The atmosphere at the protests turned tense well before police moved in when a protester was apparently struck by a car in downtown Oakland. Acting Oakland Police Chief Howard Jordan later said the pedestrian was taken to a local hospital for treatment of non-life-threatening injuries.

Small groups were later seen in local TV images running through the streets, trying to start small fires or climbing on top of moving television news vans.

At one point, several people appeared to force open the driver's-side door of a news van, but after a few tense moments the door closed again and the van drove away safely.

Windows were smashed at several Oakland banks and a Whole Foods market, with pictures of the damage posted on Twitter. Jordan blamed the vandalism and unruliness on a small group he identified as anarchists.

The demonstrations centered at Frank Ogawa Plaza, scene of a tug-of-war last week between police who cleared an Occupy Oakland encampment there and protesters who sought to return, and ultimately succeeded in doing so.

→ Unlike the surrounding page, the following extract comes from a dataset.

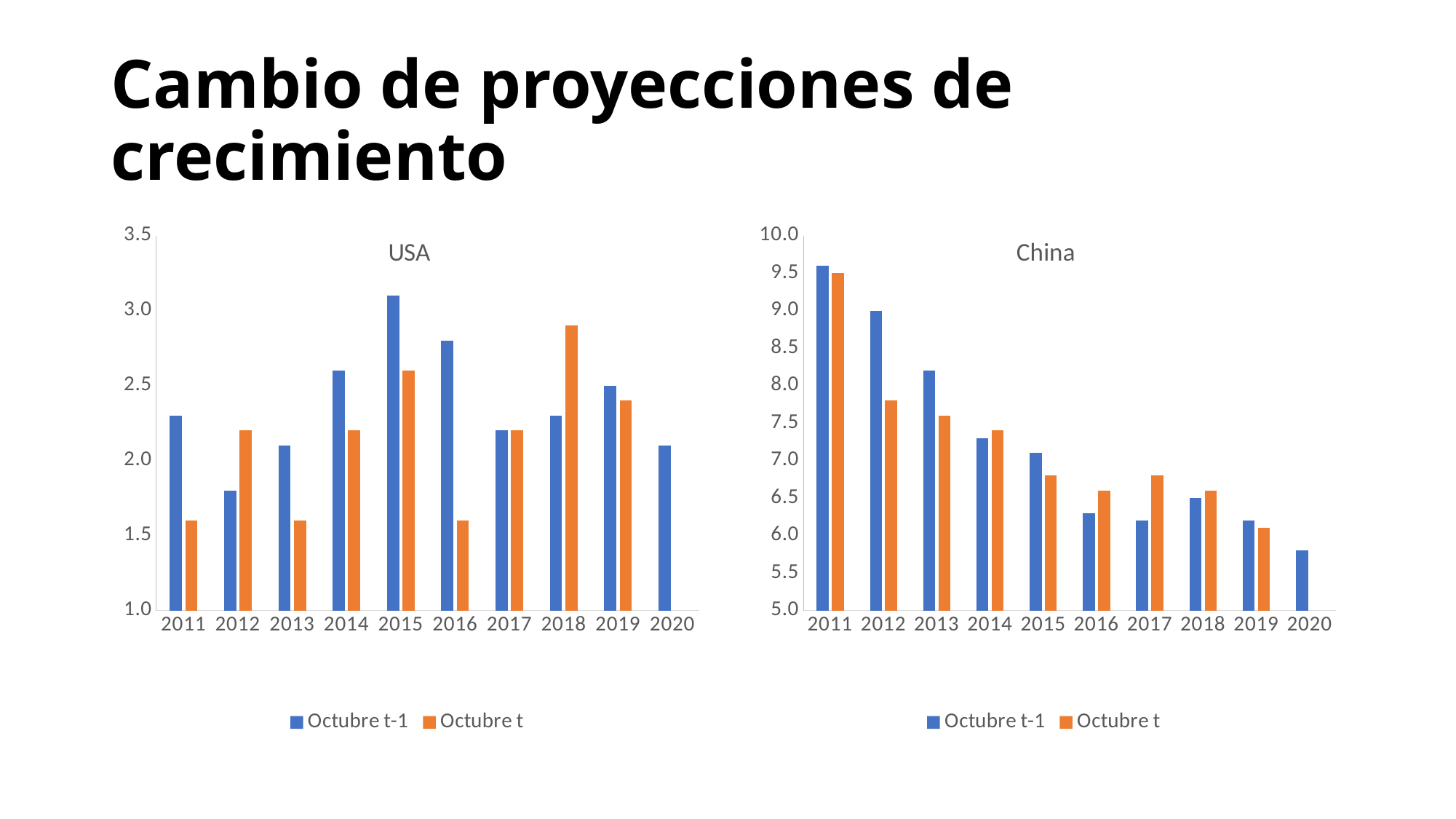
In the China chart, for 2012, which is larger: Octubre t-1 or Octubre t? Octubre t-1 In the China chart, do the Octubre t-1 values generally rise or fall from 2011 to 2020? fall In the China chart, is the Octubre t-1 value for 2011 greater or less than 9.0? greater In the USA chart, which year has the highest Octubre t-1 value? 2015 In the China chart, which year has the highest Octubre t value? 2011 In the USA chart, for 2018, which is larger: Octubre t-1 or Octubre t? Octubre t How many years are shown on the x axis of the USA chart? 10 In the USA chart, which year has the highest Octubre t value? 2018 What kind of chart is the USA chart? bar chart In the China chart, which year has the lowest Octubre t-1 value? 2020 How many series does the legend of the China chart list? 2 In the USA chart, is the Octubre t-1 value for 2015 greater or less than 2.5? greater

Protesters, prior to marching on the port, had also blocked the downtown intersection of 14th street and Broadway, where ex-Marine Scott Olsen was wounded during a clash with police on the night of October 25.

It was the wounding of Olsen, a former Marine turned peace activist who suffered a serious head injury during protests last week, that seemed to galvanize protesters and broadened their complaints to include police brutality.

He remains in an Oakland hospital in fair condition.

Protest organizers say Olsen, 24, was struck by a tear gas canister fired by police. Jordan opened an investigation into the incident but has not said how he believes Olsen was hurt.